In this paper, two alternatives to ML detection with lower computational effort are presented: improved reduced-search ML (IRSML) detection [10] and sphere decoding (SD) [11,12]. Both were initially proposed for wireless systems, but they represent good candidates for improving the performance of MDL-impaired systems. Despite the fact that the channel matrix in wireless systems is different from the one in FMF systems, they both share the particularity of being nonunitary matrices, for wireless because of reflections, refraction and scattering, and for FMFs because of MDL. Based on simulations, a three- and six-moded-orthogonal frequency division multiplex (OFDM) receivers are assessed in the presence of MDL in terms of performance and computational complexity. Two different modulations formats are tested resulting in 3×158 Gb/s and 6×158 Gb/s MDM quadrature phase-shift keying (QPSK) OFDM (MDM-QPSK-OFDM) and, 3×316 Gb/s and 6×316 Gb/s MDM 16-level quadrature amplitude modulation (16QAM) OFDM (MDM-16QAM-OFDM).

## 2. System setup

The simulated system transmits an OFDM signal using three or six spatial modes for MDM. Through its cyclic prefix (CP), OFDM allows for the removal of the intersymbol interference introduced by dispersion and differential mode delay (DMD). Therefore, equalization and detection can be done separately on each subcarrier, and thus, less complex than when using single-carrier schemes [8, 13]. The system setup is depicted in Fig. 1 and follows the setup in [14].

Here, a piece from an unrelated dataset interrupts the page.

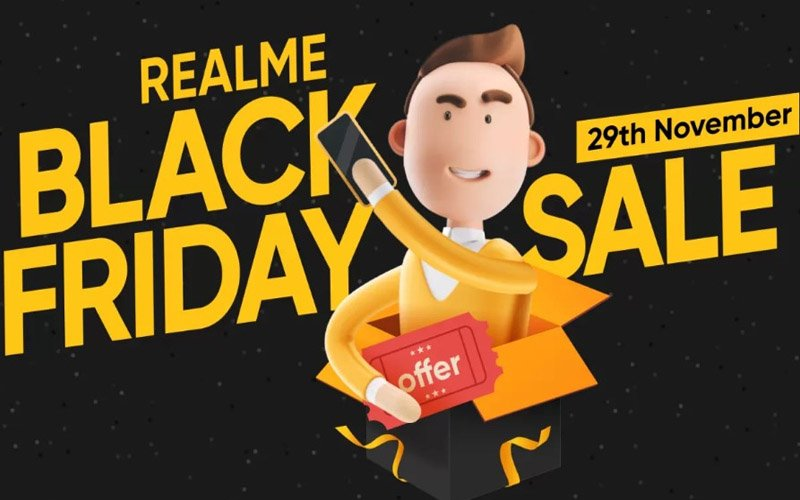 Realme Announced Black Friday Offers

With a net symbol rate of 25 Gbaud per tributary, the polarization multiplexed three-mode system yields a total of 3 *×* 100 Gb/s in case of QPSK modulation. Accordingly, the six-mode system with twelve tributaries allows for a total of 6 × 100 Gb/s by using QPSK. For 16QAM, bit rates of 3 *×* 200 Gb/s and 6 × 200 Gb/s, respectively, are achieved. Taking into account 24% overhead for forward error correction, 16.1% for the CP, and 10% for training symbols, this results in a gross bit rate of 3 *×* 158.3 Gb/s and 6 *×* 158.3 Gb/s for three- and six-moded QPSK transmission, respectively; for 16QAM these values correspond to 3 *×* 316 Gb/s and 6 *×* 316 Gb/s, respectively.

#### 2.1. Transmitter

In the transmitter, shown in detail in Fig. 2, the bits from the information source are mapped onto symbols and then converted into *N*_{DATA} = 3328 parallel symbol streams. Together with the *N*_{ZP} = 768 zero-padded subcarriers, the signal is transformed with an inverse fast Fourier transform (IFFT) of size *N*_{FFT} = 4096.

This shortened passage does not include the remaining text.